AVAILABLE DATA:
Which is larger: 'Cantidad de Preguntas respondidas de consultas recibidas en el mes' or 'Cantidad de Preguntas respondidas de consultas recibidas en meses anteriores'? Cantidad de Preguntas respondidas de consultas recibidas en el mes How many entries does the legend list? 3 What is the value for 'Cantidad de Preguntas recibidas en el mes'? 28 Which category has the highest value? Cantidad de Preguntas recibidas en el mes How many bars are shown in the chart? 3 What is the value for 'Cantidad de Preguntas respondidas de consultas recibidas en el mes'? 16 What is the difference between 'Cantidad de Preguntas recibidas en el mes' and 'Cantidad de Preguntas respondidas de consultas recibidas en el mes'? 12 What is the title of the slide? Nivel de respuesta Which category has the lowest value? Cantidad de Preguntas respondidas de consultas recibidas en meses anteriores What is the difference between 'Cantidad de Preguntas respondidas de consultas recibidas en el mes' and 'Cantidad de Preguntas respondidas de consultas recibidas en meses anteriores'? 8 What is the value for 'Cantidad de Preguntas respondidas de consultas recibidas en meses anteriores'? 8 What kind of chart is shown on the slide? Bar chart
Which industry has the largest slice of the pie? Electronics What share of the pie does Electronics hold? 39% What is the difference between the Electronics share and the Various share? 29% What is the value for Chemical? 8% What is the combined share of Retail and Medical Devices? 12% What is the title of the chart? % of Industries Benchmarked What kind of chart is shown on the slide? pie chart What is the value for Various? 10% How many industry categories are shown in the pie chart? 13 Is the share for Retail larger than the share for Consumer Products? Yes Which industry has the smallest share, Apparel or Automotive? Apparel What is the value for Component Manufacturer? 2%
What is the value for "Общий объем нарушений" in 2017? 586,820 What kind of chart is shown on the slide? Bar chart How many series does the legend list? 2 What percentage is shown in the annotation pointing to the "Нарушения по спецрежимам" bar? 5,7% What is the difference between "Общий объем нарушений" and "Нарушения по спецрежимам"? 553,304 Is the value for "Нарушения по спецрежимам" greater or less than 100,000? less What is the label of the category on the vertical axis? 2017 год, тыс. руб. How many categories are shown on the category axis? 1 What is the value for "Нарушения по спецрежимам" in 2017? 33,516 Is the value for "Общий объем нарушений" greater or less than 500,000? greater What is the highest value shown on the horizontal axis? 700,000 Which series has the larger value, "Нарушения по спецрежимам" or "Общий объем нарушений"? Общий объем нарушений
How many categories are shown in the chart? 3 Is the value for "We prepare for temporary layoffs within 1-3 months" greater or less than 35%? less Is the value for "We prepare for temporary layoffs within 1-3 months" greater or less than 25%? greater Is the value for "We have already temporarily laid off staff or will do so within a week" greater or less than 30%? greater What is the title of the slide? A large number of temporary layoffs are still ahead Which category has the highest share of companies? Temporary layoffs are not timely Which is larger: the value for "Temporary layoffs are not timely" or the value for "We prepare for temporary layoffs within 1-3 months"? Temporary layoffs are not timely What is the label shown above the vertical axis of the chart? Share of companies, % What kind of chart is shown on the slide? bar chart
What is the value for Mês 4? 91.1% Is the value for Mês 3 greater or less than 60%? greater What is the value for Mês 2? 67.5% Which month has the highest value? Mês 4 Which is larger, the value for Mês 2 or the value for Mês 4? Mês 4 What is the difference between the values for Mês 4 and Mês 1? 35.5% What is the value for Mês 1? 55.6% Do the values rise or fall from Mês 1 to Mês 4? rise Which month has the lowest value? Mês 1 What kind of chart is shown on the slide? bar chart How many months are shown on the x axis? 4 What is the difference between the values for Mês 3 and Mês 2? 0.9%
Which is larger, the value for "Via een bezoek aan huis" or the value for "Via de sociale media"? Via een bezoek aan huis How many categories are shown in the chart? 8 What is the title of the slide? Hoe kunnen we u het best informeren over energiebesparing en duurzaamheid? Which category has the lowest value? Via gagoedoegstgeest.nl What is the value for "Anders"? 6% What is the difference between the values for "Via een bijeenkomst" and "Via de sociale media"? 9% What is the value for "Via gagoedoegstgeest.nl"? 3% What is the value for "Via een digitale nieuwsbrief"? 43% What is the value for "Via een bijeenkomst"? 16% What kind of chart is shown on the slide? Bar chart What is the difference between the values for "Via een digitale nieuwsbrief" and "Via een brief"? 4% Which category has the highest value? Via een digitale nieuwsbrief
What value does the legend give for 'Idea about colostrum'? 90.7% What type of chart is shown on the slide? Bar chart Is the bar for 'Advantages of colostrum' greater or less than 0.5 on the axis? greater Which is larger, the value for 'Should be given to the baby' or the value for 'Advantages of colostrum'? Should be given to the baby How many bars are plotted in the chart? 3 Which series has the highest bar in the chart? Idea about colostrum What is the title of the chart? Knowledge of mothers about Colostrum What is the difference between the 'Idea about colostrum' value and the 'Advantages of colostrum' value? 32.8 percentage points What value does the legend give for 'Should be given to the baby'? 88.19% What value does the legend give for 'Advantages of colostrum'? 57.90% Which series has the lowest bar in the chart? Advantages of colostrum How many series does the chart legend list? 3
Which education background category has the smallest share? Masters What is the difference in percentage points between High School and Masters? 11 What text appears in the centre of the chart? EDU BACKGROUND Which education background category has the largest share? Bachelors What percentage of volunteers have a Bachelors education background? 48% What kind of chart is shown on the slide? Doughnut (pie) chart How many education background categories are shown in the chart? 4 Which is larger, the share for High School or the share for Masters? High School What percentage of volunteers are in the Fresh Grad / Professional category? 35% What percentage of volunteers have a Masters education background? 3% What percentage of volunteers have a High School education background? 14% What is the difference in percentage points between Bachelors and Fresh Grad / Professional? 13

EXERCISE OBJECTIVE: Rewrite the stretch of lines from the very first one above through the one containing "Which industry has the largest" as a Markdown table with the columns Row and Line. Give each line a row number and leave out any blank lines.

SOLUTION TO THE PROBLEM:
| Row | Line |
|---|---|
| 1 | Which is larger: 'Cantidad de Preguntas respondidas de consultas recibidas en el mes' or 'Cantidad de Preguntas respondidas de consultas recibidas en meses anteriores'? Cantidad de Preguntas respondidas de consultas recibidas en el mes How many entries does the legend list? 3 What is the value for 'Cantidad de Preguntas recibidas en el mes'? 28 Which category has the highest value? Cantidad de Preguntas recibidas en el mes How many bars are shown in the chart? 3 What is the value for 'Cantidad de Preguntas respondidas de consultas recibidas en el mes'? 16 What is the difference between 'Cantidad de Preguntas recibidas en el mes' and 'Cantidad de Preguntas respondidas de consultas recibidas en el mes'? 12 What is the title of the slide? Nivel de respuesta Which category has the lowest value? Cantidad de Preguntas respondidas de consultas recibidas en meses anteriores What is the difference between 'Cantidad de Preguntas respondidas de consultas recibidas en el mes' and 'Cantidad de Preguntas respondidas de consultas recibidas en meses anteriores'? 8 What is the value for 'Cantidad de Preguntas respondidas de consultas recibidas en meses anteriores'? 8 What kind of chart is shown on the slide? Bar chart |
| 2 | Which industry has the largest slice of the pie? Electronics What share of the pie does Electronics hold? 39% What is the difference between the Electronics share and the Various share? 29% What is the value for Chemical? 8% What is the combined share of Retail and Medical Devices? 12% What is the title of the chart? % of Industries Benchmarked What kind of chart is shown on the slide? pie chart What is the value for Various? 10% How many industry categories are shown in the pie chart? 13 Is the share for Retail larger than the share for Consumer Products? Yes Which industry has the smallest share, Apparel or Automotive? Apparel What is the value for Component Manufacturer? 2% |